All these means are important, yet they cannot solve the foundational problem.
Thus, diversifying Israel’s alliances and partnership networks, as it does with friendly and strategic Central and Eastern European countries, is another crucial step.
Pivoting to Asia
Expanding these ties might enable Israel to hedge itself during future boycotts imposed by its Western allies, who also criticized it during the war and have failed to prevent the toxic spread of antisemitism.
Therefore, part of the solution must focus on Israel’s strategic pivot into Asia, where antisemitism is neither deeply rooted nor widely spread, and the desire for strategic cooperation exists.
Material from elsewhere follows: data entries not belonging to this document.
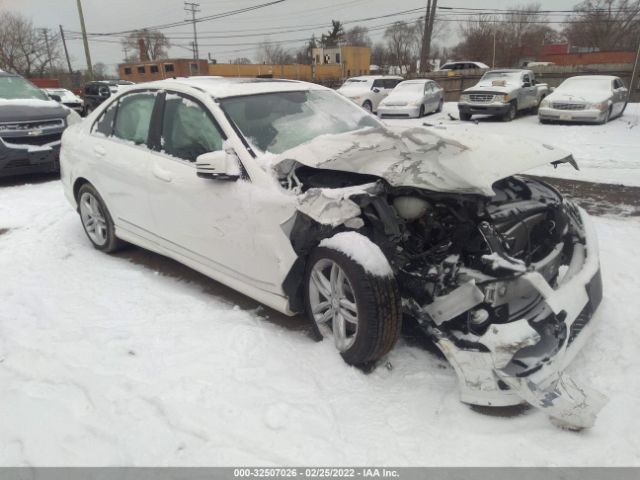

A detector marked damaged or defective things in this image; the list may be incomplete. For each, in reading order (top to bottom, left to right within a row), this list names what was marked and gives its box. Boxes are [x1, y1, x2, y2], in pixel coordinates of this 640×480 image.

crushed bumper [0, 137, 60, 178]
wrecked white sedan [62, 77, 608, 430]
parked damaged vehicle [62, 77, 608, 430]
damaged hood [270, 126, 576, 198]
crumpled front end [430, 205, 604, 428]
crushed bumper [436, 208, 604, 430]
It must be stated clearly: There is no replacement for the enduring, still stable, and strategic relationship between the United States and Israel.
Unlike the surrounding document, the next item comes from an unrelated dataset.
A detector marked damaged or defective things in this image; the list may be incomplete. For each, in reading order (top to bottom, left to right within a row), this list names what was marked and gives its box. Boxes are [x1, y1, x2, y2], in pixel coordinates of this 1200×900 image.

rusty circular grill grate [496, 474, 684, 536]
Meaningful security guarantees
No other country in the world could provide its allies with meaningful security guarantees other than the United States.
For instance, neither of Iran’s allies, Russia and China, came to its defense or provided any material support during the 12-Day War, while the US massively mobilized its forces and led the regional coalition to protect its Middle Eastern allies from Iran’s retaliation.
Recently, Israel made an important move toward pivoting into Asia by encouraging the expansion of the existing strategic partnership with India.
Deepening relations with this emerging great power is extremely important. India and Israel share democratic values and appreciate each other’s rich history, culture, and innovative spirit.
Additionally, commercial and tourist relations are already thriving, both countries are involved in fighting Islamic extremism, and view each other as a reliable partner.
While India relied on Israel's equipment and defense systems, such as unmanned aerial vehicles (UAVs), during the May 2025 war with Pakistan (Operation Sindoor), it had also gained experience in addressing Chinese technologies and hardware.
As antisemitism and anti-Israeli sentiment in the West are growing, and as Israel’s dependency on the US during the war reflected a strategic problem for the future, deepening its relations with Asia, as a mean to diversify Israel's alliances, not to replace the Special Relationship, is a strategic imperative.
The writer is an AWC Postdoctoral Fellow at the Clements Center for National Security in the University of Texas at Austin. Recently, he was a research fellow in the Institute of Political Science at Academia Sinica, Taipei, under The Ministry of Foreign Affairs (MOFA) of the Republic of China's (Taiwan) Fellowship.